• _What is required_
Write out the entries again. Match each one exactly.

----

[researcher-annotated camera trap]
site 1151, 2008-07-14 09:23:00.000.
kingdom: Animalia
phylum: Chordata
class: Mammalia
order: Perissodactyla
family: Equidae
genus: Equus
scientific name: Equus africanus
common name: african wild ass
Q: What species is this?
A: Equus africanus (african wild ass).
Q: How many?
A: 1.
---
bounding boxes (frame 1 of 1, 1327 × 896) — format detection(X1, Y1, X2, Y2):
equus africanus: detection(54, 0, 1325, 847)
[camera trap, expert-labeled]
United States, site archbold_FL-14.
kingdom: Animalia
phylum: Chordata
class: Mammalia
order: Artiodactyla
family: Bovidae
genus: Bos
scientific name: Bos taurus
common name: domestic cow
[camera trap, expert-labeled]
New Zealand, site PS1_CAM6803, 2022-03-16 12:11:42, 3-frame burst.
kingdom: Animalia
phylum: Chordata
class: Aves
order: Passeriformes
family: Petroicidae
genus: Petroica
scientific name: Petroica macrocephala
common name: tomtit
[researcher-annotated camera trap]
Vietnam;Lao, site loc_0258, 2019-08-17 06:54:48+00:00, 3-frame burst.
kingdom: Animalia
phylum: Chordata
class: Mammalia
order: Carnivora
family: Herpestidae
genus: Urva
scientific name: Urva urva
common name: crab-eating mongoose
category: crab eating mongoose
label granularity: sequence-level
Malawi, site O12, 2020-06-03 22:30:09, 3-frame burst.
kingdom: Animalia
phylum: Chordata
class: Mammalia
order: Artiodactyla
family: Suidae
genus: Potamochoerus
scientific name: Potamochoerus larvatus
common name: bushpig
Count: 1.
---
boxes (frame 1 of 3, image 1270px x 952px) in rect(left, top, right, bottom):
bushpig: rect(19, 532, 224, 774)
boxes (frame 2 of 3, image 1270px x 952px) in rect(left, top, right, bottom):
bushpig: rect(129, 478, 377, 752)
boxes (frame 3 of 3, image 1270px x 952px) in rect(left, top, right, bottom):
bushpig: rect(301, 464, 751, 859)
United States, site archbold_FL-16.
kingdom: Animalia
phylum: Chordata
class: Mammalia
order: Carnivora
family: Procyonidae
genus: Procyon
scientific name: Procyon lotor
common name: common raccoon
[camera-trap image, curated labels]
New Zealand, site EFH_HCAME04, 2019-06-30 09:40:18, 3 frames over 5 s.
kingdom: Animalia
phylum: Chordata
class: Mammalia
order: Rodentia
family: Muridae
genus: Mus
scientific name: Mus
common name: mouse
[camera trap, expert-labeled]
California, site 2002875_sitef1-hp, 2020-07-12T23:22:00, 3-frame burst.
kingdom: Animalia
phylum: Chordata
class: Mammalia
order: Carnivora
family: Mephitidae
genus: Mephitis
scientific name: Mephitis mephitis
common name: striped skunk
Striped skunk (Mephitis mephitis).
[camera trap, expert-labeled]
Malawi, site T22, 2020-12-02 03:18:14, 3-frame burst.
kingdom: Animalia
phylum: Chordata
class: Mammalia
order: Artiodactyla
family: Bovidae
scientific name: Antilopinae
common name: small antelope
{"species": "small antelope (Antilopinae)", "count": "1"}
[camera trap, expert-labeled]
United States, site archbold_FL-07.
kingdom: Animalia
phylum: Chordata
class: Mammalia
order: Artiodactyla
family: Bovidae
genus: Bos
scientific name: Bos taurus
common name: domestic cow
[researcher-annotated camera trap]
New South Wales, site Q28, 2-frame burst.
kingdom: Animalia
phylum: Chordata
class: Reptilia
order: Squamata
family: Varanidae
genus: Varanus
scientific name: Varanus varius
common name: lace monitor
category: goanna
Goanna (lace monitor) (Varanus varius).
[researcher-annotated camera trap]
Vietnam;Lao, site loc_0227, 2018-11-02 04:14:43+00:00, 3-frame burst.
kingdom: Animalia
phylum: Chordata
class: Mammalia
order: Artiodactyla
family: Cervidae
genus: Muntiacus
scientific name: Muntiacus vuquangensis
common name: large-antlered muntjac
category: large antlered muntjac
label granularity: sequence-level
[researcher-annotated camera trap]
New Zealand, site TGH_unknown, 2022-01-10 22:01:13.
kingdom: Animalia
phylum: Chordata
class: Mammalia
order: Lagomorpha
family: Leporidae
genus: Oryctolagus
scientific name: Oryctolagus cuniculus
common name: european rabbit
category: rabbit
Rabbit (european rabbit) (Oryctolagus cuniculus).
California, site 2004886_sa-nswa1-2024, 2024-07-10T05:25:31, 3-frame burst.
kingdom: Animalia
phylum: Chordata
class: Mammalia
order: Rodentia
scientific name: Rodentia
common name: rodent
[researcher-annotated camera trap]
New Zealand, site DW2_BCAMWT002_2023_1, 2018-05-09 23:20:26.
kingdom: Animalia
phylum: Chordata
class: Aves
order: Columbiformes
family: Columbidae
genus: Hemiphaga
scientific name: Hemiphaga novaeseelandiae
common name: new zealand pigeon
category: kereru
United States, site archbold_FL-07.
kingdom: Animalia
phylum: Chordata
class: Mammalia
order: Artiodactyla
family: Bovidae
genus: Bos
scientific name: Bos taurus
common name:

----

• _Response to this task_
[researcher-annotated camera trap]
site 1151, 2008-07-14 09:23:00.000.
kingdom: Animalia
phylum: Chordata
class: Mammalia
order: Perissodactyla
family: Equidae
genus: Equus
scientific name: Equus africanus
common name: african wild ass
Q: What species is this?
A: Equus africanus (african wild ass).
Q: How many?
A: 1.
---
bounding boxes (frame 1 of 1, 1327 × 896) — format detection(X1, Y1, X2, Y2):
equus africanus: detection(54, 0, 1325, 847)
[camera trap, expert-labeled]
United States, site archbold_FL-14.
kingdom: Animalia
phylum: Chordata
class: Mammalia
order: Artiodactyla
family: Bovidae
genus: Bos
scientific name: Bos taurus
common name: domestic cow
[camera trap, expert-labeled]
New Zealand, site PS1_CAM6803, 2022-03-16 12:11:42, 3-frame burst.
kingdom: Animalia
phylum: Chordata
class: Aves
order: Passeriformes
family: Petroicidae
genus: Petroica
scientific name: Petroica macrocephala
common name: tomtit
[researcher-annotated camera trap]
Vietnam;Lao, site loc_0258, 2019-08-17 06:54:48+00:00, 3-frame burst.
kingdom: Animalia
phylum: Chordata
class: Mammalia
order: Carnivora
family: Herpestidae
genus: Urva
scientific name: Urva urva
common name: crab-eating mongoose
category: crab eating mongoose
label granularity: sequence-level
Malawi, site O12, 2020-06-03 22:30:09, 3-frame burst.
kingdom: Animalia
phylum: Chordata
class: Mammalia
order: Artiodactyla
family: Suidae
genus: Potamochoerus
scientific name: Potamochoerus larvatus
common name: bushpig
Count: 1.
---
boxes (frame 1 of 3, image 1270px x 952px) in rect(left, top, right, bottom):
bushpig: rect(19, 532, 224, 774)
boxes (frame 2 of 3, image 1270px x 952px) in rect(left, top, right, bottom):
bushpig: rect(129, 478, 377, 752)
boxes (frame 3 of 3, image 1270px x 952px) in rect(left, top, right, bottom):
bushpig: rect(301, 464, 751, 859)
United States, site archbold_FL-16.
kingdom: Animalia
phylum: Chordata
class: Mammalia
order: Carnivora
family: Procyonidae
genus: Procyon
scientific name: Procyon lotor
common name: common raccoon
[camera-trap image, curated labels]
New Zealand, site EFH_HCAME04, 2019-06-30 09:40:18, 3 frames over 5 s.
kingdom: Animalia
phylum: Chordata
class: Mammalia
order: Rodentia
family: Muridae
genus: Mus
scientific name: Mus
common name: mouse
[camera trap, expert-labeled]
California, site 2002875_sitef1-hp, 2020-07-12T23:22:00, 3-frame burst.
kingdom: Animalia
phylum: Chordata
class: Mammalia
order: Carnivora
family: Mephitidae
genus: Mephitis
scientific name: Mephitis mephitis
common name: striped skunk
Striped skunk (Mephitis mephitis).
[camera trap, expert-labeled]
Malawi, site T22, 2020-12-02 03:18:14, 3-frame burst.
kingdom: Animalia
phylum: Chordata
class: Mammalia
order: Artiodactyla
family: Bovidae
scientific name: Antilopinae
common name: small antelope
{"species": "small antelope (Antilopinae)", "count": "1"}
[camera trap, expert-labeled]
United States, site archbold_FL-07.
kingdom: Animalia
phylum: Chordata
class: Mammalia
order: Artiodactyla
family: Bovidae
genus: Bos
scientific name: Bos taurus
common name: domestic cow
[researcher-annotated camera trap]
New South Wales, site Q28, 2-frame burst.
kingdom: Animalia
phylum: Chordata
class: Reptilia
order: Squamata
family: Varanidae
genus: Varanus
scientific name: Varanus varius
common name: lace monitor
category: goanna
Goanna (lace monitor) (Varanus varius).
[researcher-annotated camera trap]
Vietnam;Lao, site loc_0227, 2018-11-02 04:14:43+00:00, 3-frame burst.
kingdom: Animalia
phylum: Chordata
class: Mammalia
order: Artiodactyla
family: Cervidae
genus: Muntiacus
scientific name: Muntiacus vuquangensis
common name: large-antlered muntjac
category: large antlered muntjac
label granularity: sequence-level
[researcher-annotated camera trap]
New Zealand, site TGH_unknown, 2022-01-10 22:01:13.
kingdom: Animalia
phylum: Chordata
class: Mammalia
order: Lagomorpha
family: Leporidae
genus: Oryctolagus
scientific name: Oryctolagus cuniculus
common name: european rabbit
category: rabbit
Rabbit (european rabbit) (Oryctolagus cuniculus).
California, site 2004886_sa-nswa1-2024, 2024-07-10T05:25:31, 3-frame burst.
kingdom: Animalia
phylum: Chordata
class: Mammalia
order: Rodentia
scientific name: Rodentia
common name: rodent
[researcher-annotated camera trap]
New Zealand, site DW2_BCAMWT002_2023_1, 2018-05-09 23:20:26.
kingdom: Animalia
phylum: Chordata
class: Aves
order: Columbiformes
family: Columbidae
genus: Hemiphaga
scientific name: Hemiphaga novaeseelandiae
common name: new zealand pigeon
category: kereru
United States, site archbold_FL-07.
kingdom: Animalia
phylum: Chordata
class: Mammalia
order: Artiodactyla
family: Bovidae
genus: Bos
scientific name: Bos taurus
common name:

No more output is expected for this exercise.